• **What the task requires**
Every record should be written out exactly, please.

• **Materials provided**
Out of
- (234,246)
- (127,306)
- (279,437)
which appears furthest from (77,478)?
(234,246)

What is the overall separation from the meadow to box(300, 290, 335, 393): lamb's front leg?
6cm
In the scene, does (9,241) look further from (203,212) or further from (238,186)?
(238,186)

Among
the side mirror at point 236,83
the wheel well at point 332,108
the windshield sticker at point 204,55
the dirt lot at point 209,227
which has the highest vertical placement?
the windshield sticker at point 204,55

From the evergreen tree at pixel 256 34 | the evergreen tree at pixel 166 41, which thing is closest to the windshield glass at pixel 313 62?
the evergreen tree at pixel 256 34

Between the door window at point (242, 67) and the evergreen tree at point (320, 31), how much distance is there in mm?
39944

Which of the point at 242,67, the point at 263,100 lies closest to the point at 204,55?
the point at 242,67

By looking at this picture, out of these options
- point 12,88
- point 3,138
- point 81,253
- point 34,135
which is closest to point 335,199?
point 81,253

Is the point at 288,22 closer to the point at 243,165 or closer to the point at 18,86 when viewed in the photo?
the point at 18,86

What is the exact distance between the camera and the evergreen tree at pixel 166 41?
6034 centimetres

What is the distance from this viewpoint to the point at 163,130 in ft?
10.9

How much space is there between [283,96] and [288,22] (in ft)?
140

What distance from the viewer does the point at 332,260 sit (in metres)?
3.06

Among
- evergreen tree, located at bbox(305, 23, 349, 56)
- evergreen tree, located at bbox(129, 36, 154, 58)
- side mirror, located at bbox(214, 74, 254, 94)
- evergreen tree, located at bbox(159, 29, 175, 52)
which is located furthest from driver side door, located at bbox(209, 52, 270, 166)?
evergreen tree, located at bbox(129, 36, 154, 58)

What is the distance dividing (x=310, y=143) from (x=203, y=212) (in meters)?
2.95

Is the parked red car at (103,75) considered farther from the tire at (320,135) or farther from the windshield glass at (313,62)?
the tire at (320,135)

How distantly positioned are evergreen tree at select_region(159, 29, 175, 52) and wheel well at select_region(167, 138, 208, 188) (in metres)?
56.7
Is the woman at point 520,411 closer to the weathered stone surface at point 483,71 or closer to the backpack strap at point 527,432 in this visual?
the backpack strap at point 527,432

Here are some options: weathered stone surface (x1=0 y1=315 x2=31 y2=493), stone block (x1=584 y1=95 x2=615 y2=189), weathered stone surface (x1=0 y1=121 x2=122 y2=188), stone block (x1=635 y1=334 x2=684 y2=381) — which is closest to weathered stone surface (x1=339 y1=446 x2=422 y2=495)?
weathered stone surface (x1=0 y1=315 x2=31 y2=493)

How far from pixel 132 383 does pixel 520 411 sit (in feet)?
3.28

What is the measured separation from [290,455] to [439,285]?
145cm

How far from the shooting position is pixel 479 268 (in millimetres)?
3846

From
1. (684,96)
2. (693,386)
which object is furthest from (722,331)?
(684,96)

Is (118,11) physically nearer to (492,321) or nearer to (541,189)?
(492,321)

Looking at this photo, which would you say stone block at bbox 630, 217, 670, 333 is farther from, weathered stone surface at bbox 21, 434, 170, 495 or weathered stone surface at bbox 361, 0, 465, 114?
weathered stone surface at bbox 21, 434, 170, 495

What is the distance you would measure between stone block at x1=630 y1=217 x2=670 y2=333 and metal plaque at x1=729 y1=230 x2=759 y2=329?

• **Response to this exercise**
Out of
- (234,246)
- (127,306)
- (279,437)
which appears furthest from (77,478)?
(234,246)

What is the overall separation from the meadow to box(300, 290, 335, 393): lamb's front leg?
6cm
In the scene, does (9,241) look further from (203,212) or further from (238,186)?
(238,186)

Among
the side mirror at point 236,83
the wheel well at point 332,108
the windshield sticker at point 204,55
the dirt lot at point 209,227
which has the highest vertical placement?
the windshield sticker at point 204,55

From the evergreen tree at pixel 256 34 | the evergreen tree at pixel 166 41, which thing is closest to the windshield glass at pixel 313 62?
the evergreen tree at pixel 256 34

Between the door window at point (242, 67) and the evergreen tree at point (320, 31), how much distance is there in mm?
39944

Which of the point at 242,67, the point at 263,100 lies closest to the point at 204,55?
the point at 242,67

By looking at this picture, out of these options
- point 12,88
- point 3,138
- point 81,253
- point 34,135
which is closest to point 335,199?
point 81,253

Is the point at 288,22 closer to the point at 243,165 or closer to the point at 18,86 when viewed in the photo?
the point at 18,86

What is the exact distance between the camera and the evergreen tree at pixel 166 41?
6034 centimetres

What is the distance from this viewpoint to the point at 163,130 in ft?
10.9

How much space is there between [283,96] and [288,22] (in ft)?
140

What distance from the viewer does the point at 332,260 sit (in metres)?
3.06

Among
- evergreen tree, located at bbox(305, 23, 349, 56)
- evergreen tree, located at bbox(129, 36, 154, 58)
- side mirror, located at bbox(214, 74, 254, 94)
- evergreen tree, located at bbox(159, 29, 175, 52)
which is located furthest from driver side door, located at bbox(209, 52, 270, 166)?
evergreen tree, located at bbox(129, 36, 154, 58)

What is the distance dividing (x=310, y=143) from (x=203, y=212) (in meters)?
2.95

Is the parked red car at (103,75) considered farther from the tire at (320,135) or farther from the windshield glass at (313,62)?
the tire at (320,135)

How distantly positioned are evergreen tree at select_region(159, 29, 175, 52) and wheel well at select_region(167, 138, 208, 188) (in metres)?
56.7
Is the woman at point 520,411 closer to the weathered stone surface at point 483,71 or closer to the backpack strap at point 527,432 in this visual?
the backpack strap at point 527,432

Here are some options: weathered stone surface (x1=0 y1=315 x2=31 y2=493), stone block (x1=584 y1=95 x2=615 y2=189), weathered stone surface (x1=0 y1=121 x2=122 y2=188), stone block (x1=635 y1=334 x2=684 y2=381) — which is closest to weathered stone surface (x1=339 y1=446 x2=422 y2=495)?
weathered stone surface (x1=0 y1=315 x2=31 y2=493)

How far from pixel 132 383 does pixel 520 411 sit (in feet)?
3.28

What is the measured separation from [290,455] to [439,285]?
145cm

How far from the shooting position is pixel 479 268 (in millimetres)?
3846

From
1. (684,96)
2. (693,386)
which object is furthest from (722,331)?
(684,96)

Is (118,11) physically nearer to (492,321) or nearer to (541,189)?
(492,321)

Looking at this photo, which would you say stone block at bbox 630, 217, 670, 333 is farther from, weathered stone surface at bbox 21, 434, 170, 495 or weathered stone surface at bbox 361, 0, 465, 114?
weathered stone surface at bbox 21, 434, 170, 495

What is the distance you would measure between stone block at x1=630 y1=217 x2=670 y2=333 and metal plaque at x1=729 y1=230 x2=759 y2=329?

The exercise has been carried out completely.